Basierend auf dem Protokoll für die Library Prep Kit-Technologie wurde auf dem Liquid-Handling-Gerät eine automatische Methode für die NGS-Probenvorbereitung entwickelt. Das Library Prep Kit und Liquid-Handling-Plattform wurden so aufeinander abgestimmt, dass sie effizient miteinander funktionieren. Nach der Probenvorbereitung erfolgte die manuelle Versiegelung der Platten sowie das Thermocycling außerhalb des Liquid-Handling-Decks. Für das Pooling und die anschließende Aufreinigung mit paramagnetischen Beads wurden die Platten von Hand zurück auf das Deck gelegt, um die NGS-Bibliothek für die Sequenzierung fertigzustellen. Die sequenzierten Daten wurden auf die Äquivalenz der Read-Anzahl (ablesbare Bereiche der DNA) über alle Proben hinweg ausgewertet. Zum Vergleich wurden die gleichen Proben auch manuell vorbereitet und sequenziert.

Material und Methoden

Für die automatische und für die manuelle Probenvorbereitung wurden die gleichen Materialien und Methoden (abgesehen vom automatisierten Liquid Handling) verwendet. DNA-Matrize: pUC19-Plasmid-DNA (New England Biolabs) wurde mit 4 ng/µl verdünnt und auf alle Wells einer 96-Well-Platte verteilt.

Aufbau der NGS-Bibliothek

Bild 1: Workflow des „ExpressPlex Library Preparation Kit” von seqWell. © seqWell

Gemäß dem Leitfaden für den Library Preparation Kit "ExpressPlex" (s. Bild 1) wurden 4 µl Index-Reagenzien von jedem Well einer Index-Reagenzien-Platte auf eine Ready-Reaction-Mix-Platte übertragen, 4 µl DNA wurden in alle Wells der Ready-Reaction-Mix-Platte gegeben. (Jedes Well der Index-Reagenzien-Platte enthält einen anderen Index-Adapter, der an die hinzugefügte DNA gebunden wird. Diese Reaktion erfolgt in den Wells der Ready-Reaction-Mix-Platte, die zu diesem Zweck eine Enzymmischung enthalten.) Die Ready-Reaction-Mix-Platte wurde zur Fragmentierung, Indexierung und Amplifikation auf einen Thermocycler platziert. Schließlich wurden 10 µl aus jedem Well in ein 2-ml-Röhrchen (Eppendorf) gepoolt. Eine Liquid-Handling-Plattform (Firefly, SPT Labtech) führt die Proben automatisch in eine einzige Spalte einer neuen Platte zusammen (Pooling). Die daraus resultierenden Bibliotheken werden vor der Aufreinigung manuell zusammengefasst.

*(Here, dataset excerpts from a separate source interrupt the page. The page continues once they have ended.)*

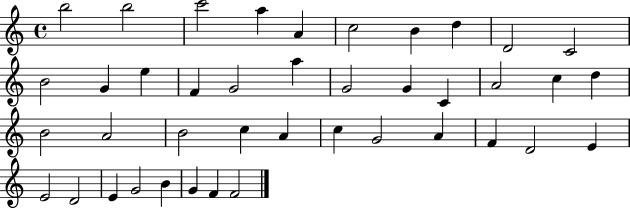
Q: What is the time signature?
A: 4/4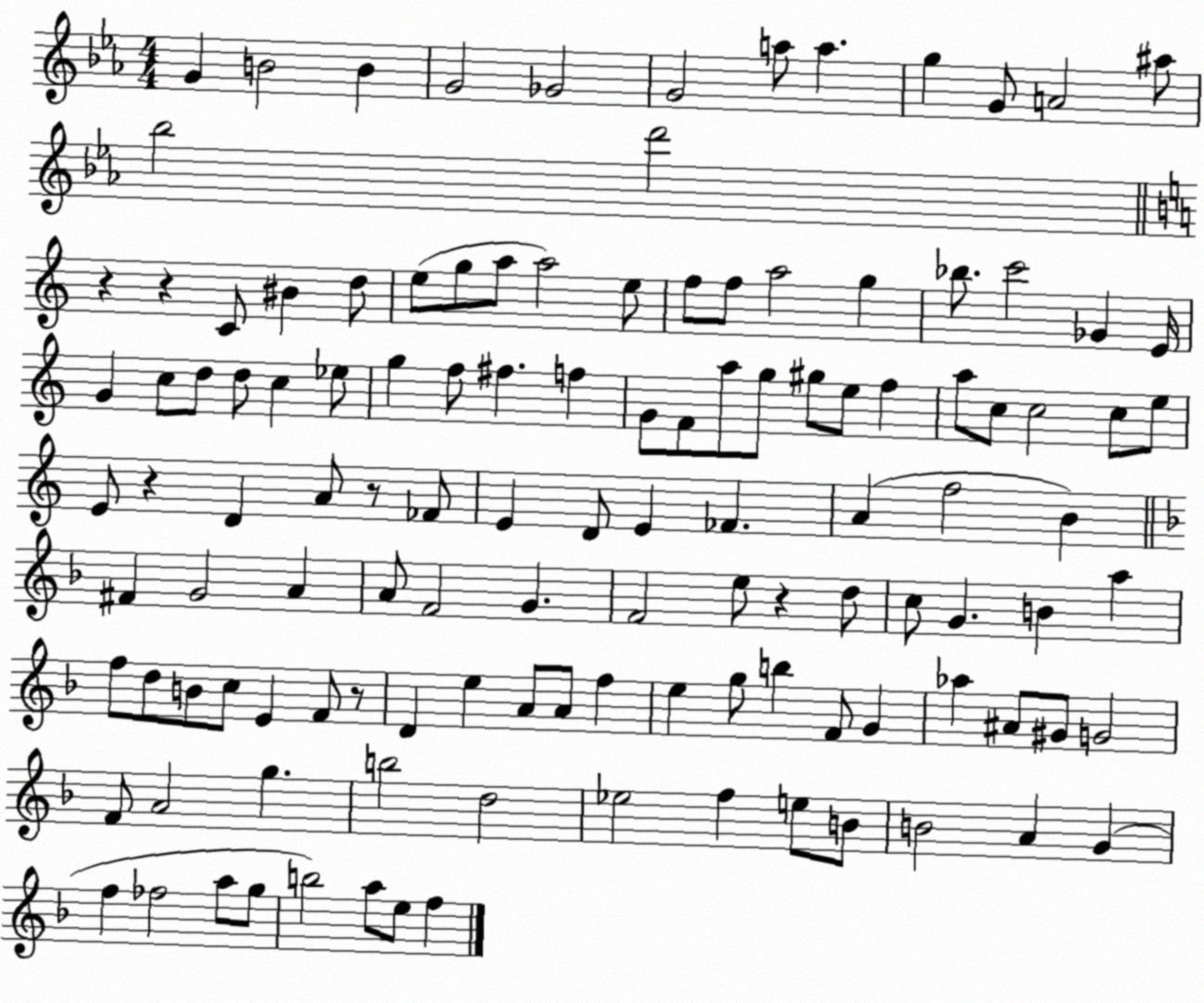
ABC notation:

X:1
T:Untitled
M:4/4
L:1/4
K:Eb
G B2 B G2 _G2 G2 a/2 a g G/2 A2 ^a/2 _b2 d'2 z z C/2 ^B d/2 e/2 g/2 a/2 a2 e/2 f/2 f/2 a2 g _b/2 c'2 _G E/4 G c/2 d/2 d/2 c _e/2 g f/2 ^f f G/2 F/2 a/2 g/2 ^g/2 e/2 f a/2 c/2 c2 c/2 e/2 E/2 z D A/2 z/2 _F/2 E D/2 E _F A f2 B ^F G2 A A/2 F2 G F2 e/2 z d/2 c/2 G B a f/2 d/2 B/2 c/2 E F/2 z/2 D e A/2 A/2 f e g/2 b F/2 G _a ^A/2 ^G/2 G2 F/2 A2 g b2 d2 _e2 f e/2 B/2 B2 A G f _f2 a/2 g/2 b2 a/2 e/2 f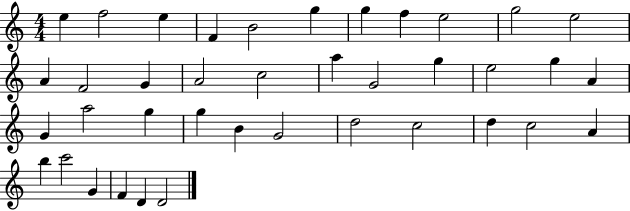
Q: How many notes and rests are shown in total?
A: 39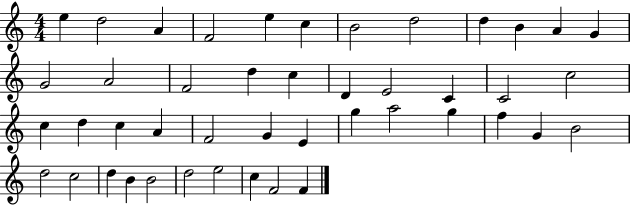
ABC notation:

X:1
T:Untitled
M:4/4
L:1/4
K:C
e d2 A F2 e c B2 d2 d B A G G2 A2 F2 d c D E2 C C2 c2 c d c A F2 G E g a2 g f G B2 d2 c2 d B B2 d2 e2 c F2 F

Aufreinigung nach dem Pooling

Nach dem Pooling wurden die Bibliotheken mit der Solid Phase Reversible Immobilization (SPRI)-Technologie in einem 0,75-fachen Verhältnis von paramagnetischen Beads (MAGwise, seqWell) zu Poolvolumen aufgereinigt (meist 720 µl MAGwise zu 960 µl gepoolten Bibliotheken).

Quantifizierung der Konzentration

Die gereinigten Bibliotheken wurden mit Hilfe des QubitTM4-Fluorometers und dem "QubitTM1X dsDNA High Sensitivity (HS)" Assay Kit (beides Thermo Fisher Scientific) quantifiziert.

Elektrophorese

Bild 2: Deck-Anordnung auf der Liquid-Handling-Plattform „firefly“ von SPT Labtech für die Probenvorbereitung. © SPT Labtech

Die Verteilung der Fragmentgrößen wurde mit dem "4200 TapeStation System" und dem "High Sensitivity D5000 ScreenTape System" (beide Agilent Technologies) bestimmt. Die über die TapeStation-Software bereitgestellten Kennzahlen enthielten durchschnittliche Fragmentgrößen im clusterfähigen (sequenzierbaren) Bereich von 400 – 1 200 bp (bp = Basenpaar) und den Anteil der Gesamtmenge, die innerhalb des sequenzierbaren Bereichs liegt.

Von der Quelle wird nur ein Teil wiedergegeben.